— Begin Entries supplied —

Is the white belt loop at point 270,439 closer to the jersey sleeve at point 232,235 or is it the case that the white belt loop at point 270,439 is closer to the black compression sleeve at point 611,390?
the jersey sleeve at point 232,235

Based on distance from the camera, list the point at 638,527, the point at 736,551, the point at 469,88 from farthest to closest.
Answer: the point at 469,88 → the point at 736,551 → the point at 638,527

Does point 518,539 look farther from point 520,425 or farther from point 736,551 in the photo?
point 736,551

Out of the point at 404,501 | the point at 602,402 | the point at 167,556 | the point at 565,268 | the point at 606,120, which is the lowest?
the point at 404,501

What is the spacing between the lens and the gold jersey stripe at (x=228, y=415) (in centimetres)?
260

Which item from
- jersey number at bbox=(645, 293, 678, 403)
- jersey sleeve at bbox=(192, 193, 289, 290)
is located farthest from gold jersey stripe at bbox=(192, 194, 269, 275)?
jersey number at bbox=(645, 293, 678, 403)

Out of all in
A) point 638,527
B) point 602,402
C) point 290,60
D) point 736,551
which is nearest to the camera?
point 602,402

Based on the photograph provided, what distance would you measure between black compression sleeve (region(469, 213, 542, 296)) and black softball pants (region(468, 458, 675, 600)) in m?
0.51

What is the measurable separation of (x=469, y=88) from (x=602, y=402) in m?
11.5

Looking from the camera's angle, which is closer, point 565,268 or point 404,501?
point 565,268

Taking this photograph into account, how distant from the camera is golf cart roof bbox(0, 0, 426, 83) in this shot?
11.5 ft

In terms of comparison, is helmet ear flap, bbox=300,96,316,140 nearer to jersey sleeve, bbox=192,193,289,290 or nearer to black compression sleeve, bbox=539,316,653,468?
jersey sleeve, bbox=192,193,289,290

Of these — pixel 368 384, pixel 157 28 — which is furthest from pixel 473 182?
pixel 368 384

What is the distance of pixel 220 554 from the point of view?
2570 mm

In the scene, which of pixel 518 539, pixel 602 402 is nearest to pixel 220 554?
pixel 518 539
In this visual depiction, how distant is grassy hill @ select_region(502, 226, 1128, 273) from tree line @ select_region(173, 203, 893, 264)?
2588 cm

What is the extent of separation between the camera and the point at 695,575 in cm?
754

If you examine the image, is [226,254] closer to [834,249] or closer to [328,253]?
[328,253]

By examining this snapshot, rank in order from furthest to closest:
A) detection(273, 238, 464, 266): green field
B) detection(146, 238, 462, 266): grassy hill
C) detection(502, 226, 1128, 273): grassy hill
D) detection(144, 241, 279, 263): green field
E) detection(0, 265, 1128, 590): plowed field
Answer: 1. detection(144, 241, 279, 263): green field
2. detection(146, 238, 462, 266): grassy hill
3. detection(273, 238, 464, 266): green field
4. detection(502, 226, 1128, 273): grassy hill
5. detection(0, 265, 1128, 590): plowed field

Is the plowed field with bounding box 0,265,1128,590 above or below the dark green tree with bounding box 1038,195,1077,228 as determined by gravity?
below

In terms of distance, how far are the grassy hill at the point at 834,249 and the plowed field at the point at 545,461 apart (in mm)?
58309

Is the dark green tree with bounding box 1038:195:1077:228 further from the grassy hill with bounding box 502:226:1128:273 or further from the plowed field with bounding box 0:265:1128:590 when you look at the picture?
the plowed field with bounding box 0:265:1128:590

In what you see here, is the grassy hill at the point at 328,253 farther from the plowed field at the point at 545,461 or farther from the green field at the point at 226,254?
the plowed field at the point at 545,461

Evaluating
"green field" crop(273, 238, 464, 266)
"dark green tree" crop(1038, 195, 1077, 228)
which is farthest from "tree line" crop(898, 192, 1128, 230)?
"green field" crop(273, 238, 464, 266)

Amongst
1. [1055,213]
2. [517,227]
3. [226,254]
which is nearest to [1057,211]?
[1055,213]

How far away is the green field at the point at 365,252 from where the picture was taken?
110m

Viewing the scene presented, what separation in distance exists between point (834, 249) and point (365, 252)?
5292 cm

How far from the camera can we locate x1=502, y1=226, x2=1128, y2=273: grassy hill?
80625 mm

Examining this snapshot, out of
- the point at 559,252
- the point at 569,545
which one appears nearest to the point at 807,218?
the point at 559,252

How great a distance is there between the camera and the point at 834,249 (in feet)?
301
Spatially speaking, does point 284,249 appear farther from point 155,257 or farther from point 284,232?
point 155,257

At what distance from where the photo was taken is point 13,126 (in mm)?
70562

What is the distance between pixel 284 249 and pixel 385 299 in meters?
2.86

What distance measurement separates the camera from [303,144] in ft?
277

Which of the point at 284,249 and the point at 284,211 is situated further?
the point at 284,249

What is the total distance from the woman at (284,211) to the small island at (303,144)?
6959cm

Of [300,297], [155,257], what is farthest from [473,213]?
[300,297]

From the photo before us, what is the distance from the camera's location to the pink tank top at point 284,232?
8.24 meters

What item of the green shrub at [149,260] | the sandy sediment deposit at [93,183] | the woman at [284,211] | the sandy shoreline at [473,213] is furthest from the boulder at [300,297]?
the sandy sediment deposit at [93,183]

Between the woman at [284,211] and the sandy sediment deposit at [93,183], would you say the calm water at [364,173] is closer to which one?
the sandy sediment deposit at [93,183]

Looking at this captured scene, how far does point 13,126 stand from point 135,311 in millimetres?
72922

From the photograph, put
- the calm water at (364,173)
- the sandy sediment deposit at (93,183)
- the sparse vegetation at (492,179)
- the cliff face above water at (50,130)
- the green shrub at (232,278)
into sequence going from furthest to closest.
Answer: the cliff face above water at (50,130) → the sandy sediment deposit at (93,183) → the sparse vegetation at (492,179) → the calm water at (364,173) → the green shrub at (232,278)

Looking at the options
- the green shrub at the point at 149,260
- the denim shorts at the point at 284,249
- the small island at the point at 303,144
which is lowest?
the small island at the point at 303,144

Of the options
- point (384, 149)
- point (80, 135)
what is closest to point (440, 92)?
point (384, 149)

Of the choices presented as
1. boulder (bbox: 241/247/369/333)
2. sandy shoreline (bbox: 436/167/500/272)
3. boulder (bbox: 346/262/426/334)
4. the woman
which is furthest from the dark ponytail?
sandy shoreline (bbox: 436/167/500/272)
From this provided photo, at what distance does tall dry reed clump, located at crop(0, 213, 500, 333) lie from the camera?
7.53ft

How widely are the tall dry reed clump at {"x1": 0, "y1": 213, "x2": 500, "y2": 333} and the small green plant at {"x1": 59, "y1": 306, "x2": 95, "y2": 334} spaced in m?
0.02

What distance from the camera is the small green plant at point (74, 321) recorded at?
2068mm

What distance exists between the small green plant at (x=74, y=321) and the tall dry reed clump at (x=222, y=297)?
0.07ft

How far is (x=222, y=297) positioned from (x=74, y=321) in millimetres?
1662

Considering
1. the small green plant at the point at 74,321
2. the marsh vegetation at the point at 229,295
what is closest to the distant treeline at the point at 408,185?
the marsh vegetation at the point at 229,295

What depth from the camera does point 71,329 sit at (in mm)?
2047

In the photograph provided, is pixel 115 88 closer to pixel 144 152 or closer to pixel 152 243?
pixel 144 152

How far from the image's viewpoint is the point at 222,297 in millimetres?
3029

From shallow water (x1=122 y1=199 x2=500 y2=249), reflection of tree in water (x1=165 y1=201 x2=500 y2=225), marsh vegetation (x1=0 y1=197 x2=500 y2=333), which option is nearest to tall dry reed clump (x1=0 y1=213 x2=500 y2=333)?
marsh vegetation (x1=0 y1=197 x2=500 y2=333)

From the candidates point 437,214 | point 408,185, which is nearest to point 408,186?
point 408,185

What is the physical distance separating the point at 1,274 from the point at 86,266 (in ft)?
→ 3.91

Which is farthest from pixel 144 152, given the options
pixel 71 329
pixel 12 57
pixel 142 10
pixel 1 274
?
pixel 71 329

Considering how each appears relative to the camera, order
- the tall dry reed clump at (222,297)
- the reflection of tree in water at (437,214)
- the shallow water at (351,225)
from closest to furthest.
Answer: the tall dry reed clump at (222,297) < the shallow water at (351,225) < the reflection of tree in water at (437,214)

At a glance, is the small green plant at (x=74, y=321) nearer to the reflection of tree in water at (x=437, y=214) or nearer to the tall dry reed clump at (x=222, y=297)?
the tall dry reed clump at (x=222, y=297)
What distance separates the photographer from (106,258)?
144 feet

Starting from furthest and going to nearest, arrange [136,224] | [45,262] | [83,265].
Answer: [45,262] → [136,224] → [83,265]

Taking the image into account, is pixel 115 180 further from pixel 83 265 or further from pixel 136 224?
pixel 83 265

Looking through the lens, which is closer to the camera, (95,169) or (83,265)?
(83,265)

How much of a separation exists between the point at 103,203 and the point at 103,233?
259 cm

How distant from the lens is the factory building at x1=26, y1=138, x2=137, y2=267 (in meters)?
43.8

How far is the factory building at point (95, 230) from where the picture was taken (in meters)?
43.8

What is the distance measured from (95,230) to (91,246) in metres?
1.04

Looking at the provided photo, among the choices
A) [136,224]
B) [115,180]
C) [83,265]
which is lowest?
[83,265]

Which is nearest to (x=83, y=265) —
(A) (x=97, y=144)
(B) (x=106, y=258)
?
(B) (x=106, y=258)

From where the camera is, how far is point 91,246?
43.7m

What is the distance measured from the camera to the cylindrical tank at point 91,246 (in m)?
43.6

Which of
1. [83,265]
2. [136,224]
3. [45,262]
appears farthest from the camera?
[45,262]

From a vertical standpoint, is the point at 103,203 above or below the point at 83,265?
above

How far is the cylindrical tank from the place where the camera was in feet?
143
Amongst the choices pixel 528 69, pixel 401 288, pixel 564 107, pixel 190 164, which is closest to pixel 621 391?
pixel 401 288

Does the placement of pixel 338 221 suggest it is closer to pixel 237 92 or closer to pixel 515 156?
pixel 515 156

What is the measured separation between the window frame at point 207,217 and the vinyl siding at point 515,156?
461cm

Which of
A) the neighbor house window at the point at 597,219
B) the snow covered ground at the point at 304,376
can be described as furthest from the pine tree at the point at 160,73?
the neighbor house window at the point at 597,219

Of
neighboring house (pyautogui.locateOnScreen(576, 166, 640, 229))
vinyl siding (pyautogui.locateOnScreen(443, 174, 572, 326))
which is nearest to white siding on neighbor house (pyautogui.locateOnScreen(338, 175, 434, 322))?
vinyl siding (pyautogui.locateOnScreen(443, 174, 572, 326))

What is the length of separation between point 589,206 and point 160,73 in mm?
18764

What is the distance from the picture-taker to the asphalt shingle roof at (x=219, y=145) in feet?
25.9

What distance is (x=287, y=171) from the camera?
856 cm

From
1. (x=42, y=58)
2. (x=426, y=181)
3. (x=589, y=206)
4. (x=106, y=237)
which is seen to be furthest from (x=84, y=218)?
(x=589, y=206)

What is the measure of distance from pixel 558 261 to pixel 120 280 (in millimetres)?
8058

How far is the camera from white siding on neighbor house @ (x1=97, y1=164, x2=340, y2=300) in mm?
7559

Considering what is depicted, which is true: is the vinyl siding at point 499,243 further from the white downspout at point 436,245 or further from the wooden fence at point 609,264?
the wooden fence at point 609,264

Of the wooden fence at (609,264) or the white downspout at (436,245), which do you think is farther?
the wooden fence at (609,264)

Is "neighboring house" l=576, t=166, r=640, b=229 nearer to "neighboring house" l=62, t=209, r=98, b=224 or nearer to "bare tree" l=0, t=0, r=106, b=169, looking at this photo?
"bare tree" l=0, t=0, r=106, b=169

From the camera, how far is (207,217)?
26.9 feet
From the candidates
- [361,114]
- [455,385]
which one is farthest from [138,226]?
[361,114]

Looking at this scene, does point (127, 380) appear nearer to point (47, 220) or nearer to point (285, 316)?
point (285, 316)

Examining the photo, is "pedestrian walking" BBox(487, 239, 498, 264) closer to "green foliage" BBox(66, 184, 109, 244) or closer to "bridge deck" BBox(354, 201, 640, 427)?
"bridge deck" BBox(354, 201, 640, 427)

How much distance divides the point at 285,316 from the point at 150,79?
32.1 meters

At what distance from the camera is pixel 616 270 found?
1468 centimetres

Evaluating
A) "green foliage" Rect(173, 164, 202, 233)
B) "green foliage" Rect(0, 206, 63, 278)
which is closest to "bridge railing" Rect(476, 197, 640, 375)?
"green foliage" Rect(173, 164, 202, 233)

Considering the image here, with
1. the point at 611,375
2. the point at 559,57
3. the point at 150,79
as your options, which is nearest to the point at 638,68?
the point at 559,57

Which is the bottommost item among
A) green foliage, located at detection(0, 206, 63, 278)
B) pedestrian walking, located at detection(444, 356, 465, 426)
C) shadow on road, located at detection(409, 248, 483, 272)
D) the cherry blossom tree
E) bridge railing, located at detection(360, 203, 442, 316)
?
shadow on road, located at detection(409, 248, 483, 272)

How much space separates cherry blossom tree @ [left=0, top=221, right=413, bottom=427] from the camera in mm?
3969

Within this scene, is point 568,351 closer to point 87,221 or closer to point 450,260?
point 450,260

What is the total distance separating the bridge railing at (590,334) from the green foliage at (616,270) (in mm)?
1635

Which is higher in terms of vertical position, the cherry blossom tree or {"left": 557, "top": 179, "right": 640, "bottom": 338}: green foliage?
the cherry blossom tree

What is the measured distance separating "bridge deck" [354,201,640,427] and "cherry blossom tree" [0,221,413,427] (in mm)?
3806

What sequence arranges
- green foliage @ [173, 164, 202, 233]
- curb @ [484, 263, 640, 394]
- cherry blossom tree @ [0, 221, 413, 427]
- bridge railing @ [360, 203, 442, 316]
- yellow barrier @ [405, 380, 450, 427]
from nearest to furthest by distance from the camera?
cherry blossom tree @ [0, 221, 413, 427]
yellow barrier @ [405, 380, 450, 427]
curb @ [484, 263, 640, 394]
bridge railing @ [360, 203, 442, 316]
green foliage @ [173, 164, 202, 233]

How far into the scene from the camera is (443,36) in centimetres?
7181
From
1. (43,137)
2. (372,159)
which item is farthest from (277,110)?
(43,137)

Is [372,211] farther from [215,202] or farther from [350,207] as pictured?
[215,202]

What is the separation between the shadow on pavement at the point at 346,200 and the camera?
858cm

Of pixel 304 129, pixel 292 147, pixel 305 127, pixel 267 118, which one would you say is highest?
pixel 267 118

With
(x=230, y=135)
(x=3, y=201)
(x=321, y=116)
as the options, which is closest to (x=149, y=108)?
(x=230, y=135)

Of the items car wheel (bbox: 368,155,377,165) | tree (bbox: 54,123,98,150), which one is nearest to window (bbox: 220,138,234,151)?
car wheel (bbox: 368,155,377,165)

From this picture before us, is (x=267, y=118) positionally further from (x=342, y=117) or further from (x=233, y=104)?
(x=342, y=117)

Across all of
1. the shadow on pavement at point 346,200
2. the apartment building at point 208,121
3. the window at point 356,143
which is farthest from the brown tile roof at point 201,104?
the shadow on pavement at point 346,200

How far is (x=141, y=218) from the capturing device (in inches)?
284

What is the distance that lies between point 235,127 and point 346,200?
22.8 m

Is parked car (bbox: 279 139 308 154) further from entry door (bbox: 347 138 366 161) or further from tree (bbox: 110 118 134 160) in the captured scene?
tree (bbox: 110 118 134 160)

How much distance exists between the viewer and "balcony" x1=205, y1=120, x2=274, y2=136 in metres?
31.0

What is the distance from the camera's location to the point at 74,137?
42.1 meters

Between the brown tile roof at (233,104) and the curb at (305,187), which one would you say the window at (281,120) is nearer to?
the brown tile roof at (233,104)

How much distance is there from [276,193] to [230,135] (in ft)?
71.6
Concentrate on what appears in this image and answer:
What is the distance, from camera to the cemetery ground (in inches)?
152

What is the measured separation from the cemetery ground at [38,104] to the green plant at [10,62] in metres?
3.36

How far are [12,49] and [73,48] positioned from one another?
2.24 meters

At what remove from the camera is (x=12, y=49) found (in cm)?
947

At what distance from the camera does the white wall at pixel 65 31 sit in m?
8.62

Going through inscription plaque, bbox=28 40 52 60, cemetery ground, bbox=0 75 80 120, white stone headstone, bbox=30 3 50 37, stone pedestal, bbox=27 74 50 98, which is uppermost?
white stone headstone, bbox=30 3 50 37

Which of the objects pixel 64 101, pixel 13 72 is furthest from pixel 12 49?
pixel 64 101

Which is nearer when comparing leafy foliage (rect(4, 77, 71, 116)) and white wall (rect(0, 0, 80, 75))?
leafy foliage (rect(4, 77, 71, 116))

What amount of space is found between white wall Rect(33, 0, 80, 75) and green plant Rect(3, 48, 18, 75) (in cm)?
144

— End Entries supplied —

### Task requirements
Locate every line in the material above that contains the string "crop", treating uppercase and lowercase as different, and copy each of those lines.

### Response
"green field" crop(273, 238, 464, 266)
"dark green tree" crop(1038, 195, 1077, 228)
which is farthest from "tree line" crop(898, 192, 1128, 230)?
"green field" crop(273, 238, 464, 266)
From this provided photo, at what distance does tall dry reed clump, located at crop(0, 213, 500, 333) lie from the camera?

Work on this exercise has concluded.